The Enterprise Vector Store is designed to provide vector data management capabilities, starting from embedding generation and indexing to metadata management and intelligent search. Additionally, it supports frameworks such as LangChain and planned temporal vector embedding capabilities, which are designed to aid explainability by tracking changes to data over time, thereby improving accuracy and decision making.
Industry analysts believe that Teradata's move is part of a broader trend, with almost all data platform providers adding support for the storage and processing of vectors to their products. This is driven by the growing need for enterprises to support applications based on generative AI, which require the ability to store and process high-dimensional data in the form of vectors. Rival data platform providers such as Snowflake, Databricks, and Google BigQuery have all added vector storage capabilities, and Oracle has unveiled HeatWave GenAI with in-database LLMs and vector store capabilities.
Teradata has also partnered with Nvidia to accelerate RAG use cases via NIM, a containerized inference microservice that is specifically designed to accelerate the deployment and operational performance of applications, agents, and assistants based on generative AI models. This partnership will enable developers to fine-tune NeMo Retriever microservices, a part of NIM, in combination with community or custom models to build scalable document ingestion and RAG applications that can be connected to proprietary data wherever it resides.
According to analysts, NIM is proving attractive to data management software providers as it enables them to accelerate the delivery of support for high-performance operationalization of AI models in a containerized architecture that can be deployed on-premises or in the cloud. This is particularly important for enterprises looking to tap into the potential of generative AI, which requires the ability to process and store large volumes of vectors.
The Enterprise Vector Store is currently available in private preview, with general availability expected in July. While it is unclear whether it will be added to Teradata's Vantage Cloud, several analysts believe that it will be integrated into its VantageCloud and IntelliFlex offerings by the second half of this year.

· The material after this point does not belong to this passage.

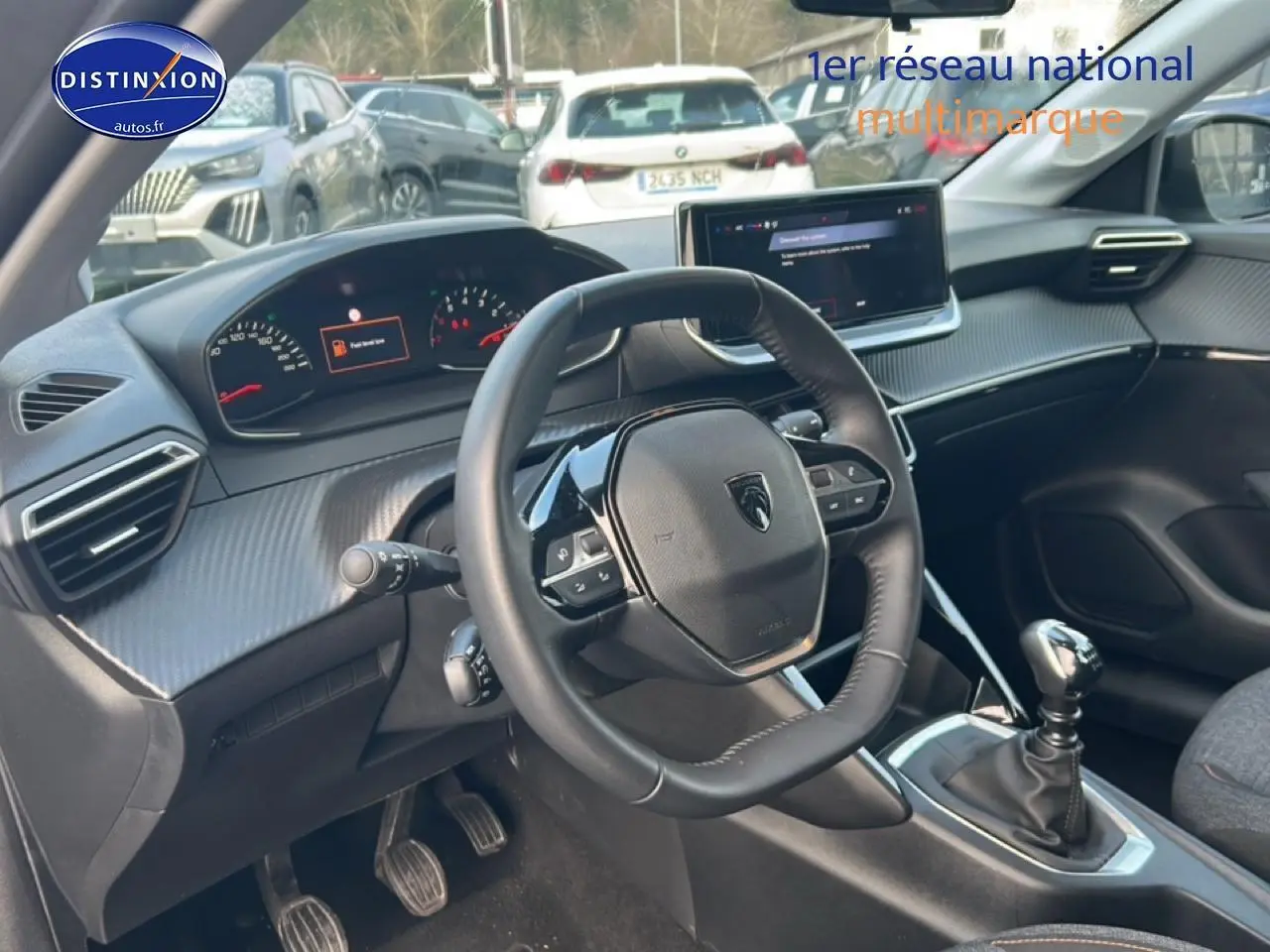 Vue intérieure côté conducteur du Peugeot 208 gris Artense 2025, volant compact et boîte manuelle en évidence.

If the new vector store is added to IntelliFlex, Teradata will become the first and only one to offer a vector store on-premises, which will be a significant advantage for existing customers in hybrid and on-premises scenarios looking to tap into generative AI capabilities.
Looking ahead, analysts predict that almost all enterprises developing applications based on generative AI will invest in data platforms with vector search and retrieval-augmented generation to complement foundation models with proprietary data and content. Teradata's move is well-positioned to capitalize on this trend, and its partnership with Nvidia will provide a significant boost to its AI capabilities.
In conclusion, Teradata's introduction of the Enterprise Vector Store and its partnership with Nvidia mark a significant milestone in the company's efforts to support enterprises in their adoption of generative AI models. As the demand for AI capabilities continues to grow, Teradata is well-positioned to capitalize on this trend and provide its customers with the tools they need to succeed in an increasingly AI-driven world.